Keadaan seperti itu jamak, umum terdapat di mana-mana,
terutama di kalangan guru-guru di daerah pelosok yang jauh dari pusat
perkembangan ilmu pengetahuan dan teknologi. Guru-guru di daerah seperti ini
biasanya hanya menjalankan tugas-tugas rutin mereka sebagai guru—mengajar,
mendidik, dan melatih—setelah itu selesai tanpa ada agenda untuk mengembangkan
diri; belajar dan meneliti. Apa yang diajarkan pada siswa tahun ini adalah apa
yang mereka berikan pada siswa tahun lalu, apa yang ditanyakan pada siswa tahun
ini juga sama dengan yang ditanyakan pada siswa tahun lalu, bahkan kadang sama pula
dengan beberapa tahun yang lalu.
Lingkungan dan fasilitas di daerah pelosok mungkin merupakan
salah satu faktor mengapa guru enggan mengembangkan diri. Iklim di daerah yang
tidak memungkinkan bagi guru-guru untuk berlomba-lomba meningkatkan pengetahuan,
ditambah dengan minimnya fasilitas penunjang ilmu pengetahuan—seperti jurnal
ilmiah, surat kabar, dan buku-buku—membuat guru-guru tidak termotivasi.

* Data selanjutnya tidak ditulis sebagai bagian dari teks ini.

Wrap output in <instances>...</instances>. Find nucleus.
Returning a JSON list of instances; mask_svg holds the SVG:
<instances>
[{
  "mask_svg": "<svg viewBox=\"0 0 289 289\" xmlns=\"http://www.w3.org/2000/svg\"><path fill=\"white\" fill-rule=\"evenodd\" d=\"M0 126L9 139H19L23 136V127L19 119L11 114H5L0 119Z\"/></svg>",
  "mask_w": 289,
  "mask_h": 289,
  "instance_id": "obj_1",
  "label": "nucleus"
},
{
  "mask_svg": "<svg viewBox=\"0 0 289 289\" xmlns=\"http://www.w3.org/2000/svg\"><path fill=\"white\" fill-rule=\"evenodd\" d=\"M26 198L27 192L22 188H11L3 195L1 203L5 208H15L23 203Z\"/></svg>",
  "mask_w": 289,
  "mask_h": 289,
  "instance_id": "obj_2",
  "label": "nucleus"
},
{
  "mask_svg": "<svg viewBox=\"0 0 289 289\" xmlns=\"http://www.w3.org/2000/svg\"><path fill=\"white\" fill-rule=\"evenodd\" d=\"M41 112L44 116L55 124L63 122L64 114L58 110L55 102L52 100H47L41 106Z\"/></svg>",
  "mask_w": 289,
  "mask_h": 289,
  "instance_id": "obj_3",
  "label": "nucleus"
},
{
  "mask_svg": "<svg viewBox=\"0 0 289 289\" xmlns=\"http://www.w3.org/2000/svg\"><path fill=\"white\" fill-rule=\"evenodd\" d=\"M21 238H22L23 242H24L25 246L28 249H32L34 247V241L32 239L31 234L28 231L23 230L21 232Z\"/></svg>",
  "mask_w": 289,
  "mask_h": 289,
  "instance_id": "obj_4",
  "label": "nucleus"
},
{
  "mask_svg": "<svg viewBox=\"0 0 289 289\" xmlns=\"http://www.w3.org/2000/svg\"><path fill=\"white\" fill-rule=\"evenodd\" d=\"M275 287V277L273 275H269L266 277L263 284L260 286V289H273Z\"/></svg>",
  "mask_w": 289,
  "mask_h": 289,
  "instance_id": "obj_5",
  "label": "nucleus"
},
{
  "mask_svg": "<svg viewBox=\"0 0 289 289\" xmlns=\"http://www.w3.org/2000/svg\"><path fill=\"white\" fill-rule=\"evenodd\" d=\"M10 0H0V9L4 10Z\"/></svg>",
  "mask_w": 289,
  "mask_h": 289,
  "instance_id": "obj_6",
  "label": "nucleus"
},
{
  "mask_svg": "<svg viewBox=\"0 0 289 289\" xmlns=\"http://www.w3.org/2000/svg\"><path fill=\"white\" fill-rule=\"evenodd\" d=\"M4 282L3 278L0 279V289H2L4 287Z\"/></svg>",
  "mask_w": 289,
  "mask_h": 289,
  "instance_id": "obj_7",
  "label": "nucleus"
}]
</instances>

Di daerah umumnya guru-guru bersaing dengan harta, bukan
dengan ilmu. Ketika seorang guru sudah memiliki rumah bagus, maka guru lainnya
berusaha sebisa mungkin memiliki rumah serupa. Ketika salah seorang guru sudah
memiliki mobil, guru-guru lain iri dan berusaha pula memiliki mobil. Tapi
ketika seorang guru memiliki komputer dan akses Internet di rumahnya, tidak ada
guru lain yang merasa perlu memilikinya. Jarang guru di daerah yang
mengalokasikan sebagian uang TPP mereka untuk membeli buku misalnya, apalagi
komputer. Bahkan ada guru bersertifikat yang mengajar dengan hanya mengandalkan
satu buku teks pembagian gratis dari pemerintah, alasannya karena tidak ada
toko buku.
Tapi di era digital seperti saat ini, bukan saatnya
lagi toko buku dijadikan kendala. Dengan jangkauan Internet hingga ke
pelosok-pelosok desa seperti sekarang, semestinya keterbatasan fasilitas
pustaka tidak lagi jadi alasan bagi guru untuk tidak mengembangkan diri.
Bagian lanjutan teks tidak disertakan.